Ostatniego dnia Europejskiego Forum Nowych Idei rozmawiano między innymi o sytuacji w Europie i o przyszłości transatlantyckiego przywództwa. Ale mówiono też o potrzebie innowacji. EFNI jest międzynarodowym kongresem środowisk biznesowych, z udziałem wybitnych ekonomistów i innych ekspertów, a także przedstawicieli świata kultury i polityki.
Groźne recepty na kryzys?
Spotkanie zakończyła w piątek prezentacja rankingu „Tygrysy Europy", czyli zestawienie najszybciej rozwijających się spółek giełdowych na kontynencie i dyskusja o tym, czy kryzys polityczny Unii osłabi pozycję europejskich firm.
– Co dla firm w Unii Europejskiej jest groźniejsze: kryzys, czy recepty przygotowywane przez państwa? – dość przewrotnie zapytał panelistów Tomasz Wróblewski, redaktor naczelny „Rz".
– Jedno, co jest pewne, to że ten kryzys jest inny niż poprzednie: jest globalny i żyjemy w świecie papierowego pieniądza, a to oznacza, że państwo może wydrukować pieniądze w dowolnej wysokości.
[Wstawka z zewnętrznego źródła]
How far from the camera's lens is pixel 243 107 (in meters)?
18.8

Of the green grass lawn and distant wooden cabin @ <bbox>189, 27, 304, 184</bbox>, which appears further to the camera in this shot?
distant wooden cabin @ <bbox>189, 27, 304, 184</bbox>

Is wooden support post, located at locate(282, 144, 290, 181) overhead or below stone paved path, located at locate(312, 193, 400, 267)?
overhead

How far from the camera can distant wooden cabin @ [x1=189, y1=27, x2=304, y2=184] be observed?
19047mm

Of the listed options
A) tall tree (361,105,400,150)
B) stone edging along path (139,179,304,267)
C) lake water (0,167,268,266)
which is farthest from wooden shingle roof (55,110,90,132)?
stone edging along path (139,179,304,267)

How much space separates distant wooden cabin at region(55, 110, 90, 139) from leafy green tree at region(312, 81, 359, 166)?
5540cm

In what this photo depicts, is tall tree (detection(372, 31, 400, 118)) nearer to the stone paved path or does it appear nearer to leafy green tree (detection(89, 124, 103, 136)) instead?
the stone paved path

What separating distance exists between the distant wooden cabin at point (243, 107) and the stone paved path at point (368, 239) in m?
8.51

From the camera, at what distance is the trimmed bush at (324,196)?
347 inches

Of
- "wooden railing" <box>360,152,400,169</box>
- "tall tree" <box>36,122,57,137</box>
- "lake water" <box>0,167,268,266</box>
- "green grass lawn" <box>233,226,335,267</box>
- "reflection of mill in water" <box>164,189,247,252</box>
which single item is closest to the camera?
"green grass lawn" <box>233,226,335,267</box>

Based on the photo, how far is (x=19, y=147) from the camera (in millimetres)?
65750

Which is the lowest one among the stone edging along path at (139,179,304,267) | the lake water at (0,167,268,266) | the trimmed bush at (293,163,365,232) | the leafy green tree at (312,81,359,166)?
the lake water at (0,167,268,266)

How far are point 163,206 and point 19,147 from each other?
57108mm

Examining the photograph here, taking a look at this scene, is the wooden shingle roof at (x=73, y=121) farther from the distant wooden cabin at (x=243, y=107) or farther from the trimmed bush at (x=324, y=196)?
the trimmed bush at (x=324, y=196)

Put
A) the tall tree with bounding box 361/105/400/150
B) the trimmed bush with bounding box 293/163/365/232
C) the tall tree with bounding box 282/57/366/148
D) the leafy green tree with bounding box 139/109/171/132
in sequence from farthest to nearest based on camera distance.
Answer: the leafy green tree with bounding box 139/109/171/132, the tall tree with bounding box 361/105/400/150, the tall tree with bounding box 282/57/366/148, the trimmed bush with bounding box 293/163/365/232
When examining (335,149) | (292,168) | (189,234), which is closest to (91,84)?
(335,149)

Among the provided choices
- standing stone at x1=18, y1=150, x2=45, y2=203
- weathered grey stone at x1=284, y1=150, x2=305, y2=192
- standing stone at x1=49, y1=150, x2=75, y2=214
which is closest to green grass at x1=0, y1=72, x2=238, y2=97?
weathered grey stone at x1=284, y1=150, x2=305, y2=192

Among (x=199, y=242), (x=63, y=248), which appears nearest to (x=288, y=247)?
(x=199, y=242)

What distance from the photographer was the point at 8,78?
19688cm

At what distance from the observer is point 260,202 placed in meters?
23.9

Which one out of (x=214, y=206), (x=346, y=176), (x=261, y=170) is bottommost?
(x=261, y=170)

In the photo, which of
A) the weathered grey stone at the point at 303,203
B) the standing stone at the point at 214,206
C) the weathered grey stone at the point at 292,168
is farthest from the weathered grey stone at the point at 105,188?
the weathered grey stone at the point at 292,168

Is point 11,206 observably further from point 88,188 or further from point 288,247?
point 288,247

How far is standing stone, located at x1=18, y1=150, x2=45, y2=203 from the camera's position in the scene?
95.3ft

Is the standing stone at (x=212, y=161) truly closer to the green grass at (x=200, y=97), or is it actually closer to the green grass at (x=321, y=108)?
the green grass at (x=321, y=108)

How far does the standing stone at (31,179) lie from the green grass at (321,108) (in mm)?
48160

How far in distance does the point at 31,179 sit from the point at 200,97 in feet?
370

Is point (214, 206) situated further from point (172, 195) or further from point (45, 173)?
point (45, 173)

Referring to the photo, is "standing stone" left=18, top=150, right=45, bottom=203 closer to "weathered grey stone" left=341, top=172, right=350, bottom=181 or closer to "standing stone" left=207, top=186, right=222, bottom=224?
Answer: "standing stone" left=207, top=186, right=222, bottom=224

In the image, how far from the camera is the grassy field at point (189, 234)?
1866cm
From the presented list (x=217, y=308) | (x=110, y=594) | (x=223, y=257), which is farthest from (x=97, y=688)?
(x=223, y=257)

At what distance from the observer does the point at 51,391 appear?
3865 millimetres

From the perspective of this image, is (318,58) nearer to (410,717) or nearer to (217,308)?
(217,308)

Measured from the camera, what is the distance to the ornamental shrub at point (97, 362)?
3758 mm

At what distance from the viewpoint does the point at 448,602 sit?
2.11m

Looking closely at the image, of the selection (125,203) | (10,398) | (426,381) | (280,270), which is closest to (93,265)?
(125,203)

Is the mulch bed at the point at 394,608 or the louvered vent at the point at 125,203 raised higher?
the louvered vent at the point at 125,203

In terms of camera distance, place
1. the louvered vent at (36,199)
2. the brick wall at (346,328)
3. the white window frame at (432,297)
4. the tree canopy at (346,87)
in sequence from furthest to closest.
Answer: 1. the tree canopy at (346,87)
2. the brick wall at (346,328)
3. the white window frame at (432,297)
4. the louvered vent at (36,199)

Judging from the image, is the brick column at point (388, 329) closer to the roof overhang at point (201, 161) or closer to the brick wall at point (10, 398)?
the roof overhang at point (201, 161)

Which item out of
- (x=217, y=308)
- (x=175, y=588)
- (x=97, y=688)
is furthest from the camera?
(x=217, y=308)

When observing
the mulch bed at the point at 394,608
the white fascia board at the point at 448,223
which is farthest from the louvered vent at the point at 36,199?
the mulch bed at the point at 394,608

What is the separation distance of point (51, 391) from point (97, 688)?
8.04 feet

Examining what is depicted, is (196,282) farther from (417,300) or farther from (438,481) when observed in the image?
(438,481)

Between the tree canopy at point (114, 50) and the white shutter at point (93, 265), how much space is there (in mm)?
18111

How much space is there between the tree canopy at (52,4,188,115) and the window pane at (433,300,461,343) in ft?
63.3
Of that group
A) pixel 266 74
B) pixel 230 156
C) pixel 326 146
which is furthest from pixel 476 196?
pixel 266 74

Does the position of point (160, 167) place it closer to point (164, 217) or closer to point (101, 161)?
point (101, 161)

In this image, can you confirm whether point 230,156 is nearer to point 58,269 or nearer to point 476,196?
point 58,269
A to jest pusty pieniądz – mówił prof. Witold Orłowski, doradca ekonomiczny PwC Polska i członek Rady Gospodarczej przy Premierze. Jego zdaniem drukowanie pieniędzy nie rozwiązuje problemów, a może spowodować wzrost inflacji. Takie będą konsekwencje makroekonomiczne. – Dla firm może to oznaczać wzrost wartości, ale nie ich rozwój – dodał ekonomista. Jego zdaniem nie udało się jeszcze znaleźć sposobu na ożywienie gospodarek.
Trzeba naprawić UE
Przedsiębiorcy powtórzyli swoje postulaty związane z koniecznością pogłębienia integracji europejskiej. Ich zdaniem potrzebne jest szybkie stworzenie mapy drogowej do integracji politycznej i walutowej Europy. Potrzebujemy konstytucji powiększającej kompetencje Unii i zapewniającej większy wpływ obywateli na funkcjonowanie wspólnoty.